By Tom Dyson
June 29, 2006
John Williams is an economist. Not the academic sort, mind you. He works in the real world.
Imagine how valuable accurate economic forecasts would be to a large company. Business decisions would be so much easier. Thinking about a new factory? Here’s what your sales and profits are going to look like next year. Want to borrow ten million dollars? Here’s a chart of next year’s interest rates. You’d save a fortune.
This is what John Williams does. Companies hire him to predict economic statistics like interest rates, inflation and growth.
Tough job, I’d say.
Williams is a private consultant with his own business. If he gets his forecasts wrong, he doesn’t eat. Simple as that. His reputation is everything. There’s no academic theory in Williams’s work. It’s being right that counts.
Lucky for Williams, he’s good at what he does: he’s been in business for twenty-five years now.
Be warned – what you are about to read may shock you. We present this view to provoke thought and to challenge mainstream opinion.
A couple of weeks ago, a friend sent me the transcript of an interview with John Williams. He wrote: “Tom, if you don’t read anything else this week, read this.”
To be a successful economist, you have to use government statistics. Government stats are an economist’s bread and butter. The thing is, according to Williams, you can’t take them at face value. Governments massage their statistics for political reasons. So in order to make accurate predictions, you have to know how the government puts its numbers together.
John Williams has dedicated twenty-five years to this dismal task.
“The longer I’ve looked at the numbers and the statistical series as they’ve evolved over the decades, the more that I’ve started finding things in the numbers that most people do not see.”
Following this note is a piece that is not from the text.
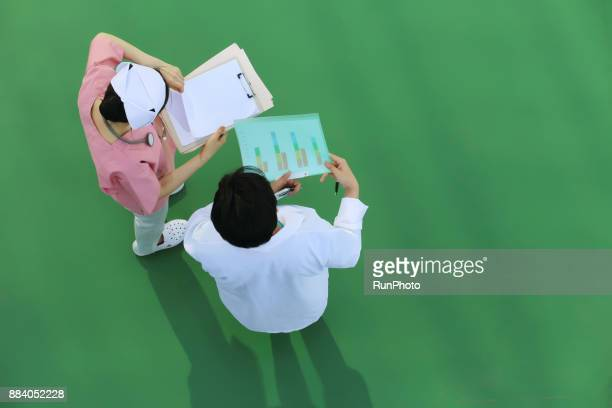 Doctor and  nurse reviewing patient files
What has happened over time is that the methodologies employed to create the widely followed series… such as GDP, the CPI and the employment numbers, all have had biases built into them that result in overstating economic growth and understating inflation.
Real unemployment right now – figured the way that the average person thinks about unemployment, meaning figured the way it was estimated back during the great depression – is running about 12%. Real CPI right now is running about 8% And real GDP probably is in contraction.”
Williams says these adjustments occurred in very tiny steps over the years. As far as he’s aware, the first major adjustment was made during the Kennedy administration when they stripped out discouraged job seekers from the unemployment statistics. Adjustments have showed up in every administration since.
The Consumer Price Index gives a good example. “All in all, if you want to peel back changes that were made in the CPI going back to the Carter years, you’d see that the CPI would now be 3.5% to 4% higher. The difference that it makes is significant: if the same CPI were used today as when Jimmy carter was president, social security checks would be 70% higher.”
So far, none of this will come as much surprise to you. Everyone knows politicians fudge the numbers. But here’s the point I want to make:
For the last 25 years, Williams has trawled through all the Federal government’s reported figures, statistics and financial reports. He’s untangled their adjustments, redefined their fixes and reversed their exclusions. He’s even built a business on his reputation for accurate forecasts.
At the end of everything, Williams comes to two conclusions, one good and one bad.
The bad news:
The federal government is absolutely broke. And not just broke, but on the hook for trillions dollars it will never have.
So far they’ve managed to hide the problem by selling the debt to foreign investors and massaging the numbers. At some point in the next ten years he says – when enough people realize what happened - the whole smokehouse will go up in flames. When it does, investors will dump their U.S. securities. Financial institutions will fail. The Fed will print more money and the market will spiral into some sort hyperinflationary depression the likes of which has never been seen.
The good news:
If we’re able to protect our assets through the rough times ahead, we’re going to see some of the greatest investment opportunities in history.
Here at DailyWealth, we take Williams’ warning with a pinch of salt. Others may take it more seriously. It doesn’t matter. The investments Williams would use to protect himself from the financial Armageddon he predicts are the exact same investments we write about every day: Natural resources, rare collectibles and precious metals.
He sees a financial meltdown; we see a young bull market in real asset investments. Same result.